I’m thankful for sunsets, hot coffee, sugar cookie dough, and happy endings. For allergy medicine and athletic shorts.  I’m thankful for my mother’s home cooked meals, especially when they involved mashed potatoes. For hikeable mountains and swimmable lakes. I’m thankful for handwritten letters. For forgiveness. I’m thankful for mac ‘n’ cheese, washing machines, and spontaneity.  That my family loves baseball. That baseball exists in the first place. I’m thankful for starry nights. For fireworks. For sunflowers. I’m thankful for the kindness of strangers, XL t shirts, and Instagram. For laughter that makes your stomach hurt and books to get lost in. I’m thankful that at the end of each day is sleep. For people who miss me when I’m gone. I’m thankful that children mispronounce words and for warm towels just out of the dryer. For chocolate cake and dirty white Converse that never get old. I’m thankful for sarcasm. For failure. I’m thankful for grace.  
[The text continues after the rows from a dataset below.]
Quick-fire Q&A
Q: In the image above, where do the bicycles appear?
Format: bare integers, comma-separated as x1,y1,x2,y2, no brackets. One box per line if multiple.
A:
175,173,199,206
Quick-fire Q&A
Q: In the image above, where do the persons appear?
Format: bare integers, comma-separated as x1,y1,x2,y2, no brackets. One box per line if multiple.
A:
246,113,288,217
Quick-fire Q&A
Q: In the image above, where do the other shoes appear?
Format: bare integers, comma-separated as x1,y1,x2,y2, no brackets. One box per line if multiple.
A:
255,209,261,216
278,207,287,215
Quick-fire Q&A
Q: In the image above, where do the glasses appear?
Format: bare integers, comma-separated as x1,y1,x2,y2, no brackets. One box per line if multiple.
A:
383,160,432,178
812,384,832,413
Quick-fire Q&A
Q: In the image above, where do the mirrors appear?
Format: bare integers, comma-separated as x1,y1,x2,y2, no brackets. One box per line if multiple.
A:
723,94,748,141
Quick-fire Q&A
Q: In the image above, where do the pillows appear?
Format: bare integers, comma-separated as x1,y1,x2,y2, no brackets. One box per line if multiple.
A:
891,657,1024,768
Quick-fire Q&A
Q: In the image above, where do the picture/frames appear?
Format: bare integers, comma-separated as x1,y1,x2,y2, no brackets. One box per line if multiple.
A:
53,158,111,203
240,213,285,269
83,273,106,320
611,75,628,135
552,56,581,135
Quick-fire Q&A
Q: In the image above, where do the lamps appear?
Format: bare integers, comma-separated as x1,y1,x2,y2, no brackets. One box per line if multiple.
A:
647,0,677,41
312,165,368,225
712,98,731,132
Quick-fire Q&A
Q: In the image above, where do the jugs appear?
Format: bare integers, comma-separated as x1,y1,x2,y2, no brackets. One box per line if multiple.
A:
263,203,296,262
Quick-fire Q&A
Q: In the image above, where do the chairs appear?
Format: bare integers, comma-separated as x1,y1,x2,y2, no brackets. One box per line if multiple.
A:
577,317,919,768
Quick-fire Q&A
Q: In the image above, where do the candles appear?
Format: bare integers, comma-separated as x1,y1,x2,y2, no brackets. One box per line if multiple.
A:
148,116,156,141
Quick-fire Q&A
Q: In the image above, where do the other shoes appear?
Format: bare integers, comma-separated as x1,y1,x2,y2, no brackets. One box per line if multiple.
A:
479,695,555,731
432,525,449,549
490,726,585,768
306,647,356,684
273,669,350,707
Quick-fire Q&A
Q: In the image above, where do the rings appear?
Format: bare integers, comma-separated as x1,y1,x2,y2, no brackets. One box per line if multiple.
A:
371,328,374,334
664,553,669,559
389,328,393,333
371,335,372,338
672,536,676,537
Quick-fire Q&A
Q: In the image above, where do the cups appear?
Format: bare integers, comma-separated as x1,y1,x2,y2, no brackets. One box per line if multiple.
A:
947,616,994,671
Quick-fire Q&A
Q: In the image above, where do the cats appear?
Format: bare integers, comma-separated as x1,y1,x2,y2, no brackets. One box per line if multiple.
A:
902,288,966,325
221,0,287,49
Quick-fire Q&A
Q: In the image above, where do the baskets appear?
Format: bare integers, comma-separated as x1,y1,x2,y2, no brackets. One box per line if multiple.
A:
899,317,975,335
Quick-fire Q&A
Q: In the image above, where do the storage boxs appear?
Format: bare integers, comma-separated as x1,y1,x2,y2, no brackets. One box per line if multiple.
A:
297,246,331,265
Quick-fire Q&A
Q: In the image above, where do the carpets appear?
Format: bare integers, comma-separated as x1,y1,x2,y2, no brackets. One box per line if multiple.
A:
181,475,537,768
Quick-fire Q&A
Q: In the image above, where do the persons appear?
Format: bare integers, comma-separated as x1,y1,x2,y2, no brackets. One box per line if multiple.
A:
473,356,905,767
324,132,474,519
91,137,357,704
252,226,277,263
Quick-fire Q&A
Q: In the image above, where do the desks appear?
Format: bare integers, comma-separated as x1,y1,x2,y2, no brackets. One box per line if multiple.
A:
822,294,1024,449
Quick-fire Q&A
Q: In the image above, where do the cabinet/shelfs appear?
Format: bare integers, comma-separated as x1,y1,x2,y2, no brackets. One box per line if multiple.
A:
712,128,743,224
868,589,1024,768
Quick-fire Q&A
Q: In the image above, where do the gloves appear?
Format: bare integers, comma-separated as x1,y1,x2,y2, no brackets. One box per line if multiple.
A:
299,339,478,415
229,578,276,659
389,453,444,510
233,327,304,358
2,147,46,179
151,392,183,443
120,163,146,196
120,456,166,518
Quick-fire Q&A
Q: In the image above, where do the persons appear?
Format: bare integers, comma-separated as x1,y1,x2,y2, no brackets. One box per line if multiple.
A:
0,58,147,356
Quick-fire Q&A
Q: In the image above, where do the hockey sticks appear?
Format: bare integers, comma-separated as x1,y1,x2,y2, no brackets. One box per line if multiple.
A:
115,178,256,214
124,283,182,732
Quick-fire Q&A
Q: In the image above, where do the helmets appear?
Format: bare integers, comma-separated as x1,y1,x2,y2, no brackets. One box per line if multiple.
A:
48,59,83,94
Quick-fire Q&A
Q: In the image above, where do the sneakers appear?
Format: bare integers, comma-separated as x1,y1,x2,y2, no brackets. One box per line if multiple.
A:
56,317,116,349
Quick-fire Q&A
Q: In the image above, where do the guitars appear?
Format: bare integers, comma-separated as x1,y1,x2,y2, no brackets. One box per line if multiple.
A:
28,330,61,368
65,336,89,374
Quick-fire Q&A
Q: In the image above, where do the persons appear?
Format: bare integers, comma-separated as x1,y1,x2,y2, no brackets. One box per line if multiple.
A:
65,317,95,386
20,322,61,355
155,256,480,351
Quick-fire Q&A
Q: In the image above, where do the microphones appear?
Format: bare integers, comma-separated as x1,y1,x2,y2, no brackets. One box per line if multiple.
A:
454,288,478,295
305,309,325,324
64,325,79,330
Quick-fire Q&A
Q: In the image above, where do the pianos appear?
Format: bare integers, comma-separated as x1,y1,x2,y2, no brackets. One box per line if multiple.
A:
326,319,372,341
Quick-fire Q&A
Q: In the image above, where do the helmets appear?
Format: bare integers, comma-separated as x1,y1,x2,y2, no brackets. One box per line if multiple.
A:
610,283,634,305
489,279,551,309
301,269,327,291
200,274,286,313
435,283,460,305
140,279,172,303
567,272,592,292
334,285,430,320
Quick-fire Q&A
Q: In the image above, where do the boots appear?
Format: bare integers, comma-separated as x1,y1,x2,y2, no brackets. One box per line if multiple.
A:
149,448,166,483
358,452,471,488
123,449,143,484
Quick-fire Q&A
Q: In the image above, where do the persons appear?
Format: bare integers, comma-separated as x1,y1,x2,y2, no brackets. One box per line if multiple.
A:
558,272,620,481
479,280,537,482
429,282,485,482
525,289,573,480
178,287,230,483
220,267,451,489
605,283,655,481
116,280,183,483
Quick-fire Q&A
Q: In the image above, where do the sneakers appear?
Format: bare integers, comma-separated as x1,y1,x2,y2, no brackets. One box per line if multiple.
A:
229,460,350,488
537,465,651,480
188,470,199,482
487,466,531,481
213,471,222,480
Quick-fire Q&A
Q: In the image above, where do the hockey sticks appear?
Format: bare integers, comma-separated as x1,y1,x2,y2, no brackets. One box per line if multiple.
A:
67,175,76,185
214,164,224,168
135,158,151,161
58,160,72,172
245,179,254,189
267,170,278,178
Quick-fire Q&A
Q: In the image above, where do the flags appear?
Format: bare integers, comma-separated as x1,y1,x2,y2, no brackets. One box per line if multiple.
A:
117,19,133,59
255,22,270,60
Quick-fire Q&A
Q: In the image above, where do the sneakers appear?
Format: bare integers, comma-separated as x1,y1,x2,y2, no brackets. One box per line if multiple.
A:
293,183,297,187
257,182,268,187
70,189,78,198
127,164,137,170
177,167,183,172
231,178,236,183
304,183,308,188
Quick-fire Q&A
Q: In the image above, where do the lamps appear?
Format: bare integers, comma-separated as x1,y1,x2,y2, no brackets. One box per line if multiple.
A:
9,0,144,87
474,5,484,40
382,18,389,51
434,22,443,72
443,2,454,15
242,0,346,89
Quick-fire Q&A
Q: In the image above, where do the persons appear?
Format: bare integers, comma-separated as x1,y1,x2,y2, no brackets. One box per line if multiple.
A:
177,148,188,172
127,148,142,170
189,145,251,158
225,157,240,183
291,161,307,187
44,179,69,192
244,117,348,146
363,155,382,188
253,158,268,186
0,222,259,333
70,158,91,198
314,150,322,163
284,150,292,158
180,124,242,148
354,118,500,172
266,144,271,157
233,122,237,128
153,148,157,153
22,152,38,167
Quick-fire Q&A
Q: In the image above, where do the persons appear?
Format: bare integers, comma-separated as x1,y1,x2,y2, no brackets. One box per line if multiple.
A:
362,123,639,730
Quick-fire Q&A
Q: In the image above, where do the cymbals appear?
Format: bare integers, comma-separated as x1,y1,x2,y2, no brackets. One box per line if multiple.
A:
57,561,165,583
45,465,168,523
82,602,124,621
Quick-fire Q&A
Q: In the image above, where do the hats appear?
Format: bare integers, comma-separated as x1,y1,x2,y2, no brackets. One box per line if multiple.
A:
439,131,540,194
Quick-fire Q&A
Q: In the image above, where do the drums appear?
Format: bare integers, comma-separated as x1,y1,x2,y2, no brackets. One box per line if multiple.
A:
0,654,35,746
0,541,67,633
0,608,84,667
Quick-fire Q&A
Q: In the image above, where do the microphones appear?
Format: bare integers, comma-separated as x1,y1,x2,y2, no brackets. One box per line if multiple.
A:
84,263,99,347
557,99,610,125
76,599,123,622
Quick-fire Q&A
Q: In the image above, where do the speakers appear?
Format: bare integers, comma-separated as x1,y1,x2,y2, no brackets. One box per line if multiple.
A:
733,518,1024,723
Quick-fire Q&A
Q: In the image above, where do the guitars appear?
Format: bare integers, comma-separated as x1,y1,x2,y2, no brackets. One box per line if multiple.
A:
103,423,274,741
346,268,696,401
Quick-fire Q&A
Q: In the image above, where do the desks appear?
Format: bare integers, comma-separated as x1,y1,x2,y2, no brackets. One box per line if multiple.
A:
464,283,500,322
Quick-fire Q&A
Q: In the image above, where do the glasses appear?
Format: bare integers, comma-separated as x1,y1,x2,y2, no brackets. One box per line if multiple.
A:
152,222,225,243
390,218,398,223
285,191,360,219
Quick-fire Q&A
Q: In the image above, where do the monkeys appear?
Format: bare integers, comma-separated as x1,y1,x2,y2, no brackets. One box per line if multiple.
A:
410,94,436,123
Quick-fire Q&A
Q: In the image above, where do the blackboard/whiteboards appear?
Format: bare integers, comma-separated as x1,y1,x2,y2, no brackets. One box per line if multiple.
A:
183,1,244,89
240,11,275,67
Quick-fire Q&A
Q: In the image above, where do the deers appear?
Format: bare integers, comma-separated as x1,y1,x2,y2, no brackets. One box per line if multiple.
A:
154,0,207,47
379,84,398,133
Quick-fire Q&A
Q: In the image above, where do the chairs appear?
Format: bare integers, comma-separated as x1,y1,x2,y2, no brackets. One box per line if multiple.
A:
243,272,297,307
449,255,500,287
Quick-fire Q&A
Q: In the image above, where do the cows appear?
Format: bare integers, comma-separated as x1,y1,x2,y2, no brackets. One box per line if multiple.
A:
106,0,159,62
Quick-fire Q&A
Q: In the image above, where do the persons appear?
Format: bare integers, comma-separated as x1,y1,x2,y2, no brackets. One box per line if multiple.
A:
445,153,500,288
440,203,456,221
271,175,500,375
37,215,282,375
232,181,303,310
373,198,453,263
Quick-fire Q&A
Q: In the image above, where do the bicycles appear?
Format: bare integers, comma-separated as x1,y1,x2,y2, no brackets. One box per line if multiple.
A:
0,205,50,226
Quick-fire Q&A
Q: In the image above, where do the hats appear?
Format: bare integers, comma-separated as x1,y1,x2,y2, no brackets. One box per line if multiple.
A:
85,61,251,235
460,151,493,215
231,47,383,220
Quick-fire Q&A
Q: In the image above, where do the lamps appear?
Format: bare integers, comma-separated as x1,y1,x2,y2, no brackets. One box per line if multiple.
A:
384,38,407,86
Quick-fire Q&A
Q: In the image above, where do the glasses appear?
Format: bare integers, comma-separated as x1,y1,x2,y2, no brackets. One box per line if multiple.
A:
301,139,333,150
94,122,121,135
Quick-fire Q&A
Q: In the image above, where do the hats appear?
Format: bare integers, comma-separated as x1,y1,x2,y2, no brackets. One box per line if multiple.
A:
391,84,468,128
With thanks to my students: Sarah Altieri, Josie Rund, Jamie Westrate, and Taylor Dolan.

And my own gratitude list:

I’m thankful for new pens, for vulnerability, for fresh salsa. I’m thankful for the stray cat in our neighborhood who hunts the mice that would normally find their way into my house. For dark chocolate. Red wine. That my husband has decided he likes roasted brussel sprouts. I’m thankful my children will not fight in my backseat forever. I’m thankful for dreams that haven’t come true. For Lake Michigan. For flowers. For the pile of books next to my bed and podcasts.  For strangers who smile back and those little grocery belt dividers.  I’m thankful for seasons, for soap, for the window above my kitchen sink. That my son has my grandpa’s mannerisms.  I’m thankful for the kindergarten teachers who tie the shoes of kids whose fingers haven’t managed the task yet. For insects that survive bike rides in kids’ pockets, tattered photo albums, music, and mornings I can wake up with the sun rather than an alarm. I’m thankful for bedtimes stories and boys who snore softly before the end of the chapter. For those who truly know me and still choose love.